REQUIRED ACTION
Starting at the line that contains "this 600×435 image.", set down each line exactly until the records end, keeping both ends and adding nothing.

Referring expression grounding data
--

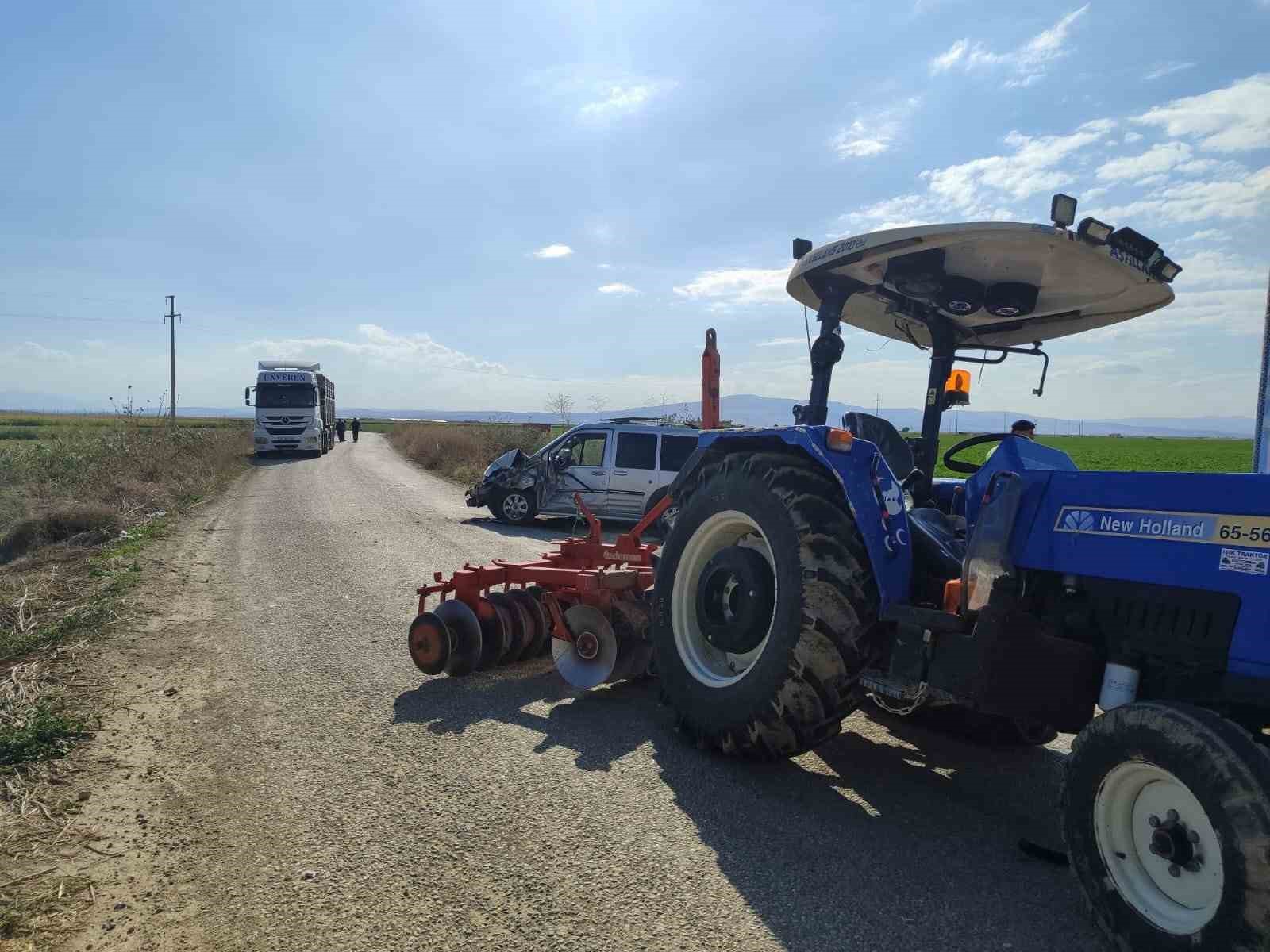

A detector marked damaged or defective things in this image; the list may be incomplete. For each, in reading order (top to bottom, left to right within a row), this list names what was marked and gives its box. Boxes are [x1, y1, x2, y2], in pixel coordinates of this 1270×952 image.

damaged silver minivan [467, 419, 698, 533]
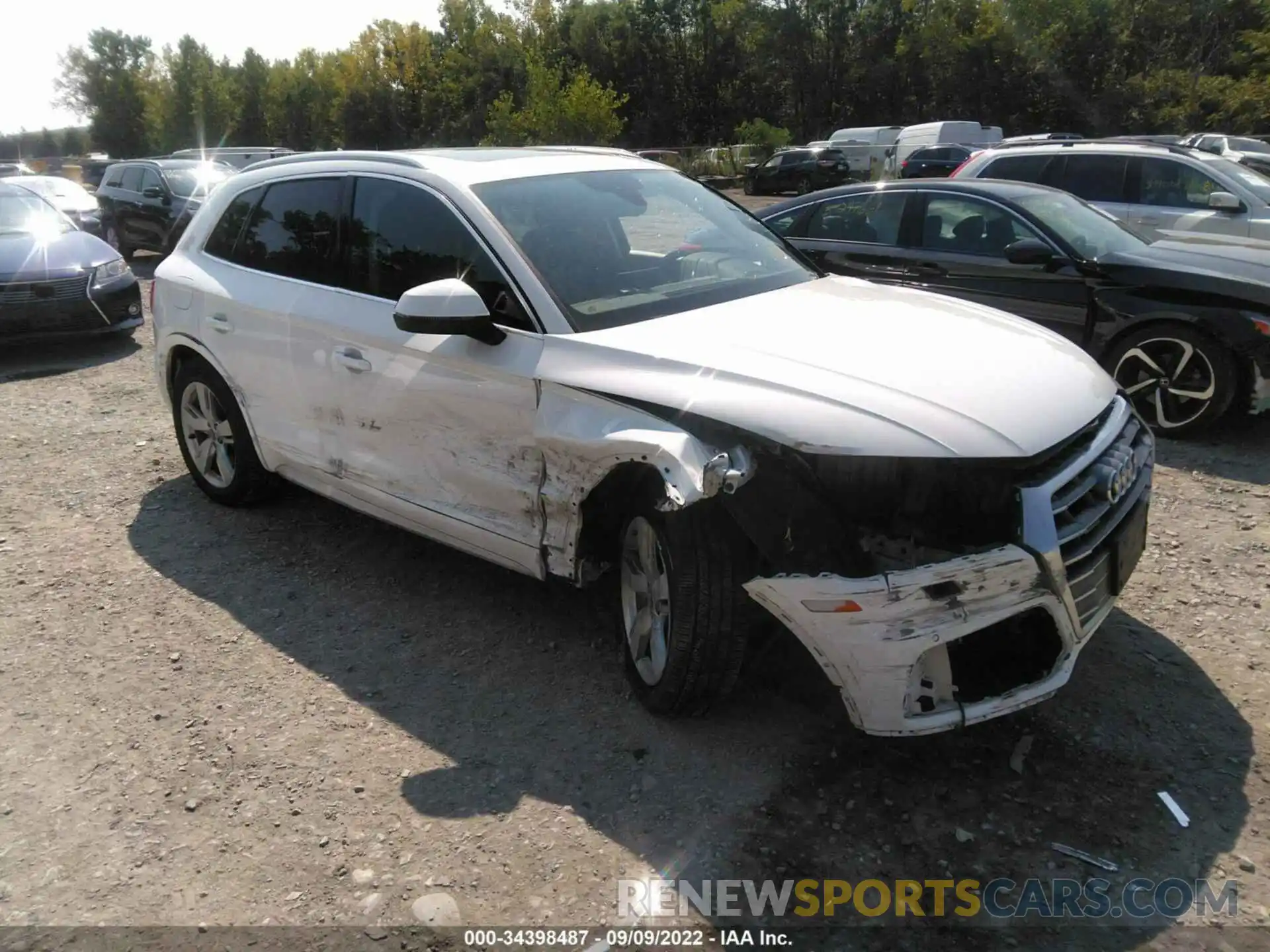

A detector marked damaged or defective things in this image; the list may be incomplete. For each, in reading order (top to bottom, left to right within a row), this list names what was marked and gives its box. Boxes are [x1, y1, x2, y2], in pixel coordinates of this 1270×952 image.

damaged white audi q5 [153, 147, 1154, 735]
crumpled front bumper [746, 542, 1090, 735]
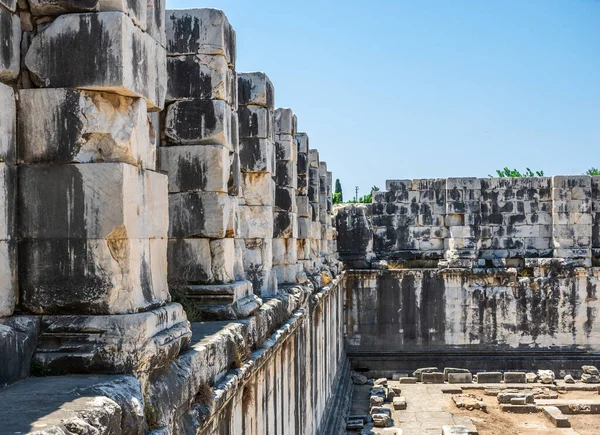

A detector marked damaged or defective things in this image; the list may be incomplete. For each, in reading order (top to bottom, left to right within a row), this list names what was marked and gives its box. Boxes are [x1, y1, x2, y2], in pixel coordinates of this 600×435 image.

broken block [25, 13, 166, 110]
broken block [168, 7, 238, 66]
broken block [18, 89, 155, 169]
broken block [165, 99, 233, 149]
broken block [159, 146, 230, 193]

--

SOLUTION TO THE PROBLEM
A detector marked damaged or defective things in this image; the list may be incomplete. For each, in reading order (top to bottom, left to right within a row), this list names what was marked and gives its box. Boxes are [x1, y1, x2, y2], in pixel coordinates of this 600×435 image.

broken block [25, 13, 166, 110]
broken block [168, 7, 238, 66]
broken block [18, 89, 155, 169]
broken block [165, 99, 233, 149]
broken block [159, 146, 230, 193]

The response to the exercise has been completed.